4
I’m trying problems to list and search data table with more than 200 thousand records.
I read in researches, that for the search system, the ideal would be to make indexes of type "fulltext" in the fields where will have a search for records.
So I did it this way:
EDITED: I changed the tables creating indexes as suggested in the comments.
I also read that counting records for paging, it would be better to use the function:
SELECT FOUND_ROWS();
I haven’t done the research part yet, but I’m already slow to list the logs according to the user.
I have an administrative area, where there will be several users responsible for the registration. Then the system has to display on the screen all the records that were made by a certain user and with paging.
So I did it this way:
public function AdmListEmpresas($link, $usercod, $pagina = 1, $ItensPorPagina = 100) {
// Definir a partir de quantos registro inicia a busca de acordo com a página atual.

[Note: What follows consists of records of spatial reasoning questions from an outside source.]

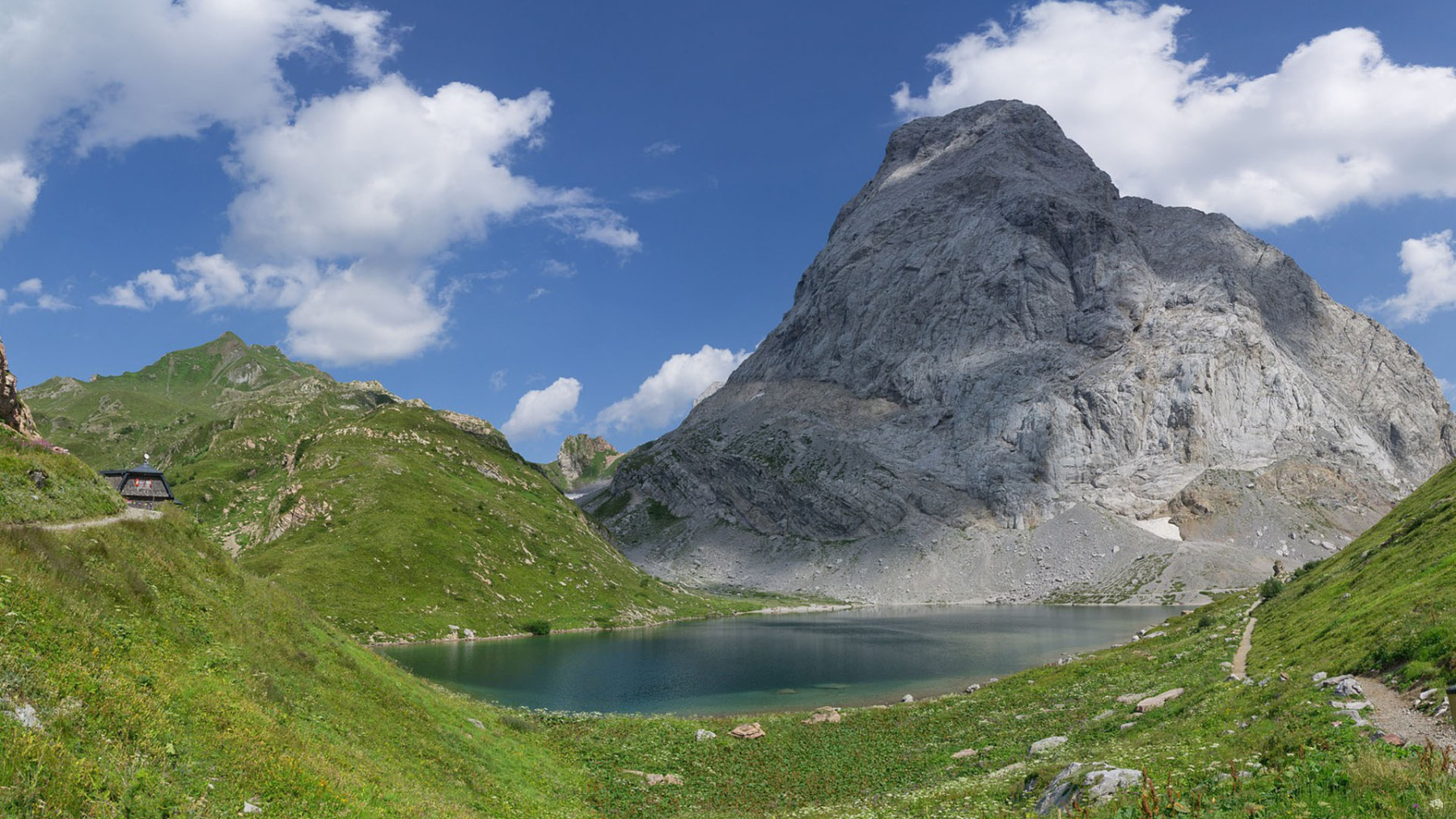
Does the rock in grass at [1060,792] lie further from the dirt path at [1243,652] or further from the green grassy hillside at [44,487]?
the green grassy hillside at [44,487]

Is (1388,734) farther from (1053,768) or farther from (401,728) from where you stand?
(401,728)

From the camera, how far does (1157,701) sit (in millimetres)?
37156

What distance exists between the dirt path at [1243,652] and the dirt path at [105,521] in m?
47.9

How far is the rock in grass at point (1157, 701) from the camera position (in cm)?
3616

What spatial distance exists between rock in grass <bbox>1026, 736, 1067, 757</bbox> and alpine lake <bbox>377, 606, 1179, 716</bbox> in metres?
34.7

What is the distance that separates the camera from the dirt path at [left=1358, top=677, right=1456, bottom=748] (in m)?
16.5

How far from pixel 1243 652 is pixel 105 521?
57363 mm

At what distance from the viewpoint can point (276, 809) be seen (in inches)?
616

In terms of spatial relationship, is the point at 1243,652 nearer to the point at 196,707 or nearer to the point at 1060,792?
the point at 1060,792

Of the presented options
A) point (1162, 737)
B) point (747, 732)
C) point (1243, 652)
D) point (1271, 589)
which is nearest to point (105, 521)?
point (747, 732)

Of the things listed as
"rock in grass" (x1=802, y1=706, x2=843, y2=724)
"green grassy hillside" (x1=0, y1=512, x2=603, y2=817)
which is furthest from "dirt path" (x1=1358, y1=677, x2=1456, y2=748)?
"rock in grass" (x1=802, y1=706, x2=843, y2=724)

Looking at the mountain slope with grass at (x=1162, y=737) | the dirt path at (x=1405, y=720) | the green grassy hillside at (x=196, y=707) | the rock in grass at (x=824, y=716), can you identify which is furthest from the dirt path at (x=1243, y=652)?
the green grassy hillside at (x=196, y=707)

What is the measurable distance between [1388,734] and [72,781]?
2648cm

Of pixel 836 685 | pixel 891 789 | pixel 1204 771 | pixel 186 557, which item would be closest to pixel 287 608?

$inicio = ($pagina - 1) * $ItensPorPagina;
$sql = 'SELECT SQL_NO_CACHE SQL_CALC_FOUND_ROWS
`empresas`.`nome`,
`usuarios`.`nome` AS `usuarionome`,
`equipes`.`nome` AS `equipenome`,
`setores01`.`titulo` AS `setor01titulo`,
`setores02`.`titulo` AS `setor02titulo`,
`setores03`.`titulo` AS `setor03titulo`,
`empresas`.`telprincipal`,
`empresas`.`email`,
`empresas`.`website`,
`empresas`.`plantype`,
`empresas`.`datavencimento`,
`empresas`.`datacadastro`,
`empresas`.`ativoinfo`
FROM
`' . BDtables['BD_EMPRESAS'] . '` `empresas`
LEFT JOIN `' . BDtables['BD_USERS'] . '` AS `usuarios` ON `empresas`.`useradmcod` =
`usuarios`.`cod`
LEFT JOIN `' . BDtables['BD_USERS'] . '` AS `equipes` ON `empresas`.`codequiperesp` =
`equipes`.`cod`
LEFT JOIN `' . BDtables['BD_SETORES'] . '` AS `setores01` ON `setores01`.`cod` =
`empresas`.`codsetor1`
LEFT JOIN `' . BDtables['BD_SETORES'] . '` AS `setores02` ON `setores02`.`cod` =
`empresas`.`codsetor2`
LEFT JOIN `' . BDtables['BD_SETORES'] . '` AS `setores03` ON `setores03`.`cod` =
`empresas`.`codsetor3`
WHERE
(`empresas`.`ativouser` = "1" AND
`empresas`.`ativosys` = "1" AND
`empresas`.`useradmcod` = "'.$usercod.'") OR
(`empresas`.`codequiperesp` = "'.$usercod.'") OR
(`empresas`.`usersfunccods` LIKE "%'.$usercod.'%")
ORDER BY
`empresas`.`useradmcod` LIMIT '.$inicio.', '.$ItensPorPagina.';';
$sqlcount = 'SELECT FOUND_ROWS() as "rowcount";';
$result = $this->conn->query($sql);
$numrows = $this->conn->query($sqlcount);
$numrows = $numrows->fetch_array(MYSQLI_ASSOC);
if ($result->num_rows >= 1) {
while ($row = $result->fetch_array(MYSQLI_ASSOC)) {
$listaarray[] = ['empresa' => $row['nome'],
'usuarionome' => $row['usuarionome'],
'equipenome' => $row['equipenome'],
'setor01titulo' => $row['setor01titulo'],
'setor02titulo' => $row['setor02titulo'],
'setor03titulo' => $row['setor03titulo'],
'telprincipal' => $row['telprincipal'],
'email' => $row['email'],
'website' => $row['website'],
'plantype' => $row['plantype'],
'datavencimento' => $row['datavencimento'],
'datacadastro' => $row['datacadastro'],
'ativoinfo' => $row['ativoinfo']
];
}
}
if (empty($listaarray)) { $listaarray = false; }
// Array da Paginação
$paginacaoarray = $this->Paginacao($link, $numrows['rowcount'], $pagina, $ItensPorPagina);
return array('paginacao' => $paginacaoarray,'lista' => $listaarray);
}
The table BD_EMPRESAS Has the record of all companies with more than 200 thousand records.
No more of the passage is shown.